### JOB
Write the lines that follow as a JSON list of strings, one string per line, leaving out any blank lines.

### SUPPLIED ENTRIES
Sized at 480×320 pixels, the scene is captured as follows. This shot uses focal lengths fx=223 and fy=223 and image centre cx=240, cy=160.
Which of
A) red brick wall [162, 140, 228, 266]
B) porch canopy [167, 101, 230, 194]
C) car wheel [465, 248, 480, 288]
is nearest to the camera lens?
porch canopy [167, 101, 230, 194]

### FINAL RESULT
[
  "Sized at 480×320 pixels, the scene is captured as follows. This shot uses focal lengths fx=223 and fy=223 and image centre cx=240, cy=160.",
  "Which of",
  "A) red brick wall [162, 140, 228, 266]",
  "B) porch canopy [167, 101, 230, 194]",
  "C) car wheel [465, 248, 480, 288]",
  "is nearest to the camera lens?",
  "porch canopy [167, 101, 230, 194]"
]